Exotica the waterway drains inward might be likened to our Kalamazoo flushing Allegan, Otsego, Plainwell, Kalamazoo, Battle Creek … as its basin widens and links into neighbor watersheds. Remarkable wildlife roam this rural pampas too.
Buenos Aires is an alpha city based on connectivity, per the Globalization and World Rankings Institute. Saugatuck-Douglas too are a melting pot during warm seasons that are now down under

On board, the Fab 4 were in a fine fettle. “Gracias,” I
said, “for saving me.”
“It was nothing. Depends where we’re bound,” John said.

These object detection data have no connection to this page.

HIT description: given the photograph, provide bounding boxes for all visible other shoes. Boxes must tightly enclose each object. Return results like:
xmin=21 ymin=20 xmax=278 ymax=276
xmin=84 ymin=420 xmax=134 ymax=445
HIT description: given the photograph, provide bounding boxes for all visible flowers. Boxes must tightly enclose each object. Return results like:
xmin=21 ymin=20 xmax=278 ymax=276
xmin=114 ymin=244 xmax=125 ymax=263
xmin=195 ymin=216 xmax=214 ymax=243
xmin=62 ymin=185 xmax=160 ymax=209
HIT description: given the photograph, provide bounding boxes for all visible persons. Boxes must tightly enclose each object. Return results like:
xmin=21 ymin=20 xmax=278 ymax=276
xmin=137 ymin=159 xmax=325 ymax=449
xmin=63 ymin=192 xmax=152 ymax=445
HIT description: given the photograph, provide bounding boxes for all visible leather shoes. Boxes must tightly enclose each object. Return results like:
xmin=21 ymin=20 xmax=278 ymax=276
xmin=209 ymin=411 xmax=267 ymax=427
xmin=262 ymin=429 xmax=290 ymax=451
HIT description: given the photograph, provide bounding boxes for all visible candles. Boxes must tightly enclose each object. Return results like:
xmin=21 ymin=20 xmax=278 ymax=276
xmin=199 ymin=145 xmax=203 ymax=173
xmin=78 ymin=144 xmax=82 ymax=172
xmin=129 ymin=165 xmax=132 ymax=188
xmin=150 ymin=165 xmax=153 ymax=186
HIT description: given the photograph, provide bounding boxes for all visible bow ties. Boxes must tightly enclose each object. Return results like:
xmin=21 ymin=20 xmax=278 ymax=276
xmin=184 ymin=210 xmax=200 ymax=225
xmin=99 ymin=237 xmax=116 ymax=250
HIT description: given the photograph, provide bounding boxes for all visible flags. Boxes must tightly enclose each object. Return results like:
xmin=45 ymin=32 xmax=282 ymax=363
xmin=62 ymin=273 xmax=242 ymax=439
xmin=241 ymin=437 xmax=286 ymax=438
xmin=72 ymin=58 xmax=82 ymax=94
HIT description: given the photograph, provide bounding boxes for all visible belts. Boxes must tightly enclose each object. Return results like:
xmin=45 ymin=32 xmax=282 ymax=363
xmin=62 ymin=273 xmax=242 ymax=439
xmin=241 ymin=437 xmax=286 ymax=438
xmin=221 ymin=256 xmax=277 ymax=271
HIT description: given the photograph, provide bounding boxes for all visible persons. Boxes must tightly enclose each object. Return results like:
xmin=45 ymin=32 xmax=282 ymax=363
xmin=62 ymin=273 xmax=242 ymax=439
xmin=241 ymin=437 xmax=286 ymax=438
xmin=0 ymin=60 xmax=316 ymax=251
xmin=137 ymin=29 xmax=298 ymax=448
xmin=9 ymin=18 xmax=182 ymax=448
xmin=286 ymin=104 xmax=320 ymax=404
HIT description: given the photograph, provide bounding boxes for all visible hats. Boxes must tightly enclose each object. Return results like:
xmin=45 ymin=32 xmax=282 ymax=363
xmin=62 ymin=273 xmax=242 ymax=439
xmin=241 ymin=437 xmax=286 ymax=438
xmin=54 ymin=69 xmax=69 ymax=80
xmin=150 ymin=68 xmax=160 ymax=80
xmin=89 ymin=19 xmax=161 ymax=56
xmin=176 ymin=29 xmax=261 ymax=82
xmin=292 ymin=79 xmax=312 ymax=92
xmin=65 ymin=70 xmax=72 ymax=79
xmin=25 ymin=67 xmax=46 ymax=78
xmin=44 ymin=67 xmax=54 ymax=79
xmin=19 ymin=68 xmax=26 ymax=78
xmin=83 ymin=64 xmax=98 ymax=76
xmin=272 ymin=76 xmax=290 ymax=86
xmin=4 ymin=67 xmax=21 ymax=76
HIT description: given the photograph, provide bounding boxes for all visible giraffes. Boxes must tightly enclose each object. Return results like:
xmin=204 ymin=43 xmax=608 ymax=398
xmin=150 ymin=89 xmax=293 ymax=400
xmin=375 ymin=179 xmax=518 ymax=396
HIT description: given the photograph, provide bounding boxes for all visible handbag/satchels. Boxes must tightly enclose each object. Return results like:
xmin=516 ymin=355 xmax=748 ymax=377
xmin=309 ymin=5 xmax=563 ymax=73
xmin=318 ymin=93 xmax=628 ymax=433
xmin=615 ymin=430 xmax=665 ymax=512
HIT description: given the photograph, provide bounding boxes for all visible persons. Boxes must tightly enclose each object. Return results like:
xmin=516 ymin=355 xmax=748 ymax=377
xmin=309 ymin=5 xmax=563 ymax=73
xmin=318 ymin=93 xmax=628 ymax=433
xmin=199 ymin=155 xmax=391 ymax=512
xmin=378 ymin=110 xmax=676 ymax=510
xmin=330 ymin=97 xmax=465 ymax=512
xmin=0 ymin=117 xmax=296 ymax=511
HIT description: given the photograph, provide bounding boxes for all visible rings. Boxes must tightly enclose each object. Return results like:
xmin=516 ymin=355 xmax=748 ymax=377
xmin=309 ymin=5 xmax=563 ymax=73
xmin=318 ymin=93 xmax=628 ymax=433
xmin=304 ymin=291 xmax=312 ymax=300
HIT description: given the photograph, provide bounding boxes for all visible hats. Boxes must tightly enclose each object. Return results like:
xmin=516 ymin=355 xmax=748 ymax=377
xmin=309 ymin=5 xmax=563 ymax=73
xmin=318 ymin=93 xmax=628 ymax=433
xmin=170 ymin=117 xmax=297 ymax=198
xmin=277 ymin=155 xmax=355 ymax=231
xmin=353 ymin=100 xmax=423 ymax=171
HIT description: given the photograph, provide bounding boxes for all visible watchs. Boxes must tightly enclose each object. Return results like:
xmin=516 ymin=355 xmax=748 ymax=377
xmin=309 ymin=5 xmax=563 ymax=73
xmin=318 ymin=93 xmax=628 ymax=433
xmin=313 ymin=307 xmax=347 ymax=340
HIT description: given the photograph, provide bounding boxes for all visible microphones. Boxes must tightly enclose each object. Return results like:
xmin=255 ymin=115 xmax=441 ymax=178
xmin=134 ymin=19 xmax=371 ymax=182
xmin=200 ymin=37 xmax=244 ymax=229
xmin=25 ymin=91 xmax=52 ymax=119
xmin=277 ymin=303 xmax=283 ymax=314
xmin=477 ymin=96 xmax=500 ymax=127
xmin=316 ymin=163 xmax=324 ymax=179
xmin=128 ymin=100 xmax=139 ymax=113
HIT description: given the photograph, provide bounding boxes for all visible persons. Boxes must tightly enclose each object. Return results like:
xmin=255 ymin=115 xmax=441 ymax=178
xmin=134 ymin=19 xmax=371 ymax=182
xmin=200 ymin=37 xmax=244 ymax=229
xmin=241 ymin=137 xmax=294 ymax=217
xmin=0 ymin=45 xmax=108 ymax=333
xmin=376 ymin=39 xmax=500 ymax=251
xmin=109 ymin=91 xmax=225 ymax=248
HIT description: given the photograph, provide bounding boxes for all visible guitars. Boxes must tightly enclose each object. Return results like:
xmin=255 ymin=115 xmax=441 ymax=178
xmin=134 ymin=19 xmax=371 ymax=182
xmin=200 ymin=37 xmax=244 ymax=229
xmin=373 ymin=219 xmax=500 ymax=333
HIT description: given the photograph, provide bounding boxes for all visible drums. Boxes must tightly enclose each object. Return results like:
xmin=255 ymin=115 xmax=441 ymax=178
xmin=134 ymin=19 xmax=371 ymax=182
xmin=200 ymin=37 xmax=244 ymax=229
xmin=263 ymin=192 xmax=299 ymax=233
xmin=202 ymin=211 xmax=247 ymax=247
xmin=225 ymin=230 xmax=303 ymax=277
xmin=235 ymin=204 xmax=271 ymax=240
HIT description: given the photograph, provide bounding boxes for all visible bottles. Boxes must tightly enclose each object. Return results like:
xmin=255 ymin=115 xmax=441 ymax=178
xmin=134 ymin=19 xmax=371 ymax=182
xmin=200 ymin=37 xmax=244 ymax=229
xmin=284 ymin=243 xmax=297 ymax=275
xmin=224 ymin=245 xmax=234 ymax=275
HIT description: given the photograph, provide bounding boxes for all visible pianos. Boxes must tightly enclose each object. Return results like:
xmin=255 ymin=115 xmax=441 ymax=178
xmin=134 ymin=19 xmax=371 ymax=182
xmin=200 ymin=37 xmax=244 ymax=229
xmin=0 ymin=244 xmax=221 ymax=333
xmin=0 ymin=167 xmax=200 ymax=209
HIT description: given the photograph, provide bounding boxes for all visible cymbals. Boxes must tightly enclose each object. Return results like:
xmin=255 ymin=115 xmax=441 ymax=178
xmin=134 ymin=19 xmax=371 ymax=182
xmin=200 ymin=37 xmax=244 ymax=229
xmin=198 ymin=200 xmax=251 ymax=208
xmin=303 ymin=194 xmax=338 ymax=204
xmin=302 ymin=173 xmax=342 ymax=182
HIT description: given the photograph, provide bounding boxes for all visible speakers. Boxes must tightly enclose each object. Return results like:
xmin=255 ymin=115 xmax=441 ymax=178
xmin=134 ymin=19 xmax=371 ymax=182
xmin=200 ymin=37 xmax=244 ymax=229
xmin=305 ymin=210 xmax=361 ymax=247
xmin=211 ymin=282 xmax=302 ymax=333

I was no Odysseus. “Land ahead!” I cried, then my mind sank back to the Saugatuck-Dunegrass fracas. Depositions to read in imagination, I strapped up for slapstick:
Father, Son, Holy Ghost v. 3 Stooges, entered before Magistrate Khans Genghis this 21st Day September, Year of Our Lord 2022, re: Floating Homes/Land Swap Deal. Private v. Public v. Ever- Repeating decimal. Dismal.
“Plant a flag! It’s our new port city!” I cried.
“Your hallucination is ours?” queried Paul.
“Check their lawyers Moe, Larry, Curly. They’ll say we’ve transgressed. Let the magistrate decide.”
An attendant whose shape, curves and angles I calculated, passed on a truffle broasted to imperfection.
“We all live in a yellow submarine,” thump. “Yellow submarine,” thump-thump., “Yellow submarine,” Ringo sang/chanted..
“Let me out!”
“Where to next?” thump. “To see what’s green,” thump-thump. “In our Yellow,” thump. “Blues Tureen.”
“Mixing blues with urine in a drinking vessel? Let me out! No way? Then up the tempo!”
Our periscope pierced air; its kaleidoscope lens showed penguins, seals, one-horned ne’er-do-wells, fuzzy pups with backdrops of rusted chains.
“What happened to the Chef?” I asked.